-- Materials provided follows --

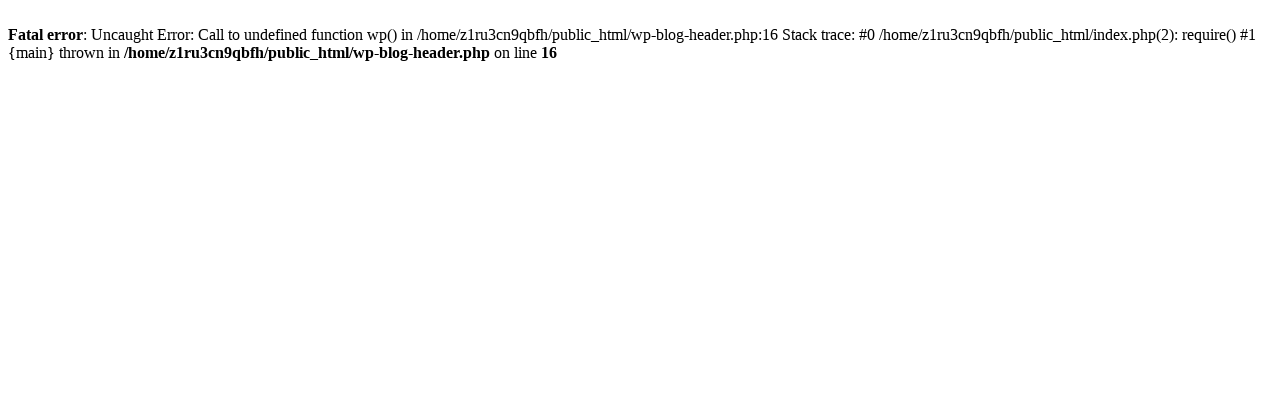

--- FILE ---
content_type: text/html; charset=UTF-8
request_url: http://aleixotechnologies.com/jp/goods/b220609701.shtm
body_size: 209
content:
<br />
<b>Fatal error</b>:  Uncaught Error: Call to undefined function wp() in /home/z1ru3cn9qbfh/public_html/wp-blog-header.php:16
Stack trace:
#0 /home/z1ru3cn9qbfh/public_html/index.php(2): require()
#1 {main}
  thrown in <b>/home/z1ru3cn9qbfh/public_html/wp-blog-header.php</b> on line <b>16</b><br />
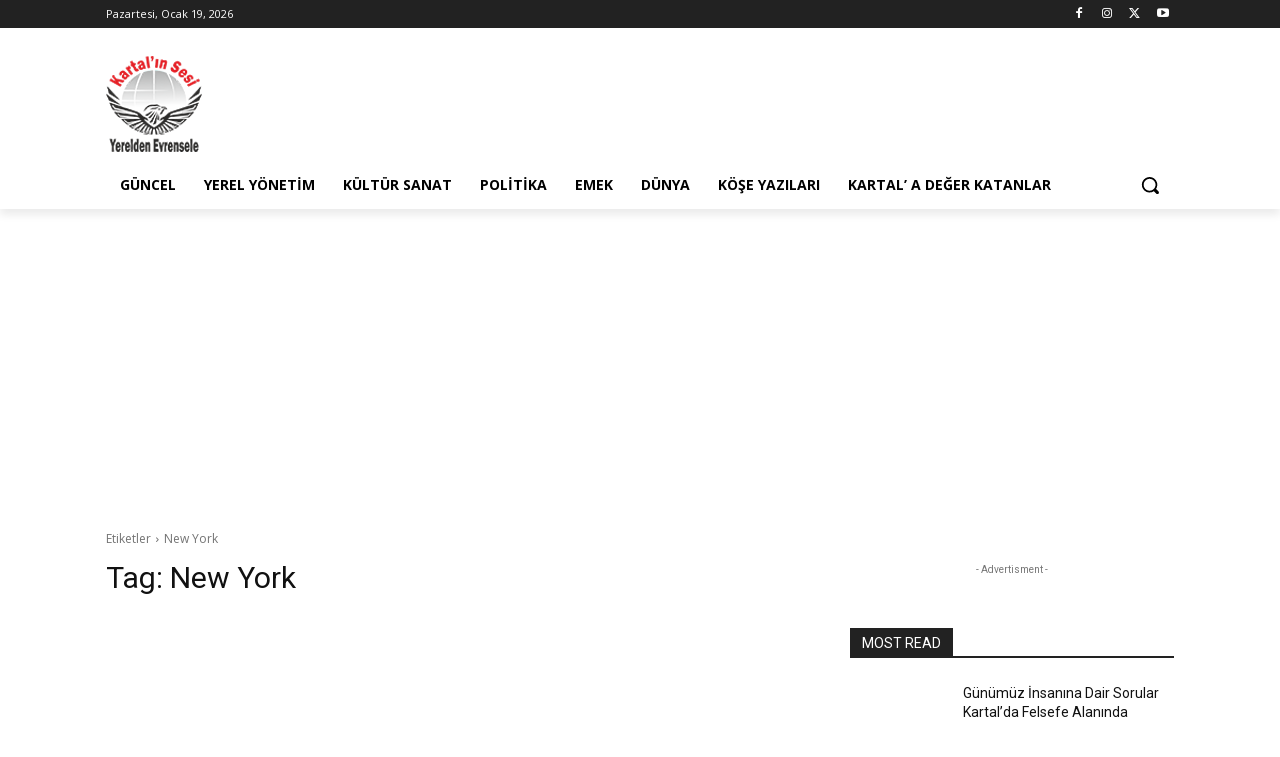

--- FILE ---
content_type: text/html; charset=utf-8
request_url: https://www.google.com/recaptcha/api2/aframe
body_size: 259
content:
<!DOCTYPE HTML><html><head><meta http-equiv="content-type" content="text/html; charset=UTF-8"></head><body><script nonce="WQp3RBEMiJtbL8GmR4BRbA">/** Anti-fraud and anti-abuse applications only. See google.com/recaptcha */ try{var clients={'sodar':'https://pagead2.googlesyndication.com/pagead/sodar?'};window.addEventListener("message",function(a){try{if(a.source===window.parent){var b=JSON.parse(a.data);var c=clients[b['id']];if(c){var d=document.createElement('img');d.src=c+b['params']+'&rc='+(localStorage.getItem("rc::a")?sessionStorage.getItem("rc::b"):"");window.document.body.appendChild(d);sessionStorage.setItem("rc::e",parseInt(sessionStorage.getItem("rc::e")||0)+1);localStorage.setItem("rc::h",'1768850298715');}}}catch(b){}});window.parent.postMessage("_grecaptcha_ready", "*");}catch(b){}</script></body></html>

-- Materials provided concluded --

## What to do:
Please write out all of the data verbatim, with no pictures in the copy.

## Finished task:
--- FILE ---
content_type: text/html; charset=UTF-8
request_url: http://aleixotechnologies.com/jp/goods/b220609701.shtm
body_size: 209
content:
<br />
<b>Fatal error</b>:  Uncaught Error: Call to undefined function wp() in /home/z1ru3cn9qbfh/public_html/wp-blog-header.php:16
Stack trace:
#0 /home/z1ru3cn9qbfh/public_html/index.php(2): require()
#1 {main}
  thrown in <b>/home/z1ru3cn9qbfh/public_html/wp-blog-header.php</b> on line <b>16</b><br />

--- FILE ---
content_type: text/html; charset=utf-8
request_url: https://www.google.com/recaptcha/api2/aframe
body_size: 259
content:
<!DOCTYPE HTML><html><head><meta http-equiv="content-type" content="text/html; charset=UTF-8"></head><body><script nonce="WQp3RBEMiJtbL8GmR4BRbA">/** Anti-fraud and anti-abuse applications only. See google.com/recaptcha */ try{var clients={'sodar':'https://pagead2.googlesyndication.com/pagead/sodar?'};window.addEventListener("message",function(a){try{if(a.source===window.parent){var b=JSON.parse(a.data);var c=clients[b['id']];if(c){var d=document.createElement('img');d.src=c+b['params']+'&rc='+(localStorage.getItem("rc::a")?sessionStorage.getItem("rc::b"):"");window.document.body.appendChild(d);sessionStorage.setItem("rc::e",parseInt(sessionStorage.getItem("rc::e")||0)+1);localStorage.setItem("rc::h",'1768850298715');}}}catch(b){}});window.parent.postMessage("_grecaptcha_ready", "*");}catch(b){}</script></body></html>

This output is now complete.